PASSAGE:
While the committee accepts that not all women will have the same
experience with contacting this hotline, and some may find the information
helpful, many submitters to this inquiry have indicated they found this hotline
did not equip them with additional information about the PIP breast implants
and that they did not feel supported through this process.
The impact of the PIP breast implants issue on Australian patients is
explored further in Chapter 4 of this report.
The committee supports the establishment of the national hotline for PIP
breast implants. The committee is concerned however that the evidence provided
by individual women that the hotline did not provide the support they required.
Broader reform and implementation of recommendations
In addition to the TGA's handling of the PIP breast implants recall,
the committee received evidence regarding the need for increased transparency
in relations to all medical devices. The CHFA particularly expressed their
concerns that recommendations made from the Health Technology Assessment in
Australia (HTA Review) regarding transparency were not yet implemented.
The HTA was undertaken in 2009 and recommendations arising from this
review are in various stages of implementation.
However, particular recommendations that are relevant to the PIP breast
implants issue, particularly post-market surveillance have not yet been
responded to by the Australian government; two years after these
recommendations were made. As the CHFA submission explains, these
recommendations are 13, 14 and 15 of the HTA Review:
Recommendation 13 called for the TGA to take steps to
increase the rate of reporting of adverse events, including by health service
providers and consumers, in order to improve the contribution of post-market
surveillance to patient safety. The reporting of adverse events has repeatedly
been identified by consumers as a necessity. Many health consumers would not
know where to begin if they wanted to report an issue with a device, and health
professionals have also identified concerns with current adverse event
reporting processes. Consumers have also identified the importance of providing
formal feedback to all stakeholders involved in the reporting of adverse
events, to increase confidence that action has been taken and encourage future
reporting of adverse events.
Recommendation 14 called for the Department of Health and
Ageing to explore options for consideration by Government to facilitate the
expansion and use of post-market surveillance data to inform safety,
effectiveness and reimbursement decisions for devices and procedures, in order to
improve the contribution of post-market surveillance to the sustainability of
the health system and the longer-term regulatory efficiency of HTA processes.
This recommendation was strongly welcomed by consumers.
Recommendation 15 called for the establishment of register
for high-risk implantable devices and/or procedures. The recommendation
followed the successful implementation of the National Joint Replacement
Registry. Consumers have seen the benefits of the registry model, and would
welcome the establishment of additional registries, with appropriate
stakeholder consultation and involvement, in conjunction with other strategies
to enhance adverse event reporting and action.
The committee's 2011 report into the regulatory standards for
medical devices also discussed the HTA Review and the need to implement these
recommendations to strengthen monitoring and surveillance of devices in
The committee notes that recommendations 13, 14 and 15 of the HTA Review
are subject to further consideration by the Australian government. The
Australian government is yet to respond to the committee's 2011 report that
recommended the Department of Health and Ageing implement recommendations 13,
14 and 15 of the HTA Review recommendations in a timely manner. This point is
reiterated in the context of the PIP breast implants recall and should be done
as a matter of urgency.
The committee recommends that the Department of Health and Ageing
implement recommendations 13, 14 and 15 of the HTA Review recommendations as
soon as possible. The committee notes this recommendation was also made in its 2011
report on regulation of medical devices (recommendation 7).

TASK ITEM: Reproduce the PIP breast implant excerpt from "Broader reform and" down to "stages of implementation.", swapping "transparency" for "openness" throughout.

INPUT DATA:
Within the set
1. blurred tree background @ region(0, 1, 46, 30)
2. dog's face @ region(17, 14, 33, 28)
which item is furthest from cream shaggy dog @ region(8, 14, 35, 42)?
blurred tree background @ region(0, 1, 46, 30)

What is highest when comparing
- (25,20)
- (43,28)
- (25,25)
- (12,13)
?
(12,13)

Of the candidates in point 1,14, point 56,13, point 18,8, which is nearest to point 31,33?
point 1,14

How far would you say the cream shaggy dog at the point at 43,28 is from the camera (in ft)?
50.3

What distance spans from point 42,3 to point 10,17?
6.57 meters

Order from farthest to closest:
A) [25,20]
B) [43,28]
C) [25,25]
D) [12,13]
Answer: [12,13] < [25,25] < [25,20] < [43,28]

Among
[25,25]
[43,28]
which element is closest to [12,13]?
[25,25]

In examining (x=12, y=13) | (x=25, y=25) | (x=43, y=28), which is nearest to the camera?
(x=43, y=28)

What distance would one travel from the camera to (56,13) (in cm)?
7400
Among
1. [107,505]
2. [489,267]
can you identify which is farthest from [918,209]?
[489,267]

* * *

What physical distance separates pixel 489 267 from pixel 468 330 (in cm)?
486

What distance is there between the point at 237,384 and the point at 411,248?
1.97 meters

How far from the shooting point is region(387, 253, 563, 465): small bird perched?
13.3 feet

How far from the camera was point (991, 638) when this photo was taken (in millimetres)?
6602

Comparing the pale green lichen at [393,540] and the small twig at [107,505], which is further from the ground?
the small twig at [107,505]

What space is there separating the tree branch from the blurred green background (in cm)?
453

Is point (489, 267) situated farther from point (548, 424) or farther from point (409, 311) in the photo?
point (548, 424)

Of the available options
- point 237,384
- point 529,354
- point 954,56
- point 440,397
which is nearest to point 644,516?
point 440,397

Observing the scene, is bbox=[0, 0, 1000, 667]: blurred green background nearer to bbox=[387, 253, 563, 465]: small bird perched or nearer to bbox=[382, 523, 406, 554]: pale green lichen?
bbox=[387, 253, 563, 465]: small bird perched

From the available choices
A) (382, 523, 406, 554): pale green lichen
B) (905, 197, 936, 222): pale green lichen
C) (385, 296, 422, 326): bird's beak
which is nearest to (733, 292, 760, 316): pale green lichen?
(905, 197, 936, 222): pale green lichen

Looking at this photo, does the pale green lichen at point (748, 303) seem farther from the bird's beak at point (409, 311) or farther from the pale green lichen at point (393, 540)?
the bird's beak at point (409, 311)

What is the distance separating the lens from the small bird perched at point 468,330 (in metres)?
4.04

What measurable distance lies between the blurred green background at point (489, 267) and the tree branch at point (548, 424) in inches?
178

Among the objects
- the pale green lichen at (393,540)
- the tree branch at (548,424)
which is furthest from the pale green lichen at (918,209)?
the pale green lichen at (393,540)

--

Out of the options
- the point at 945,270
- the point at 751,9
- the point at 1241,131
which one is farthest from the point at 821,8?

ANSWER TO THIS TASK:
Broader reform and implementation of recommendations
In addition to the TGA's handling of the PIP breast implants recall,
the committee received evidence regarding the need for increased openness
in relations to all medical devices. The CHFA particularly expressed their
concerns that recommendations made from the Health Technology Assessment in
Australia (HTA Review) regarding openness were not yet implemented.
The HTA was undertaken in 2009 and recommendations arising from this
review are in various stages of implementation.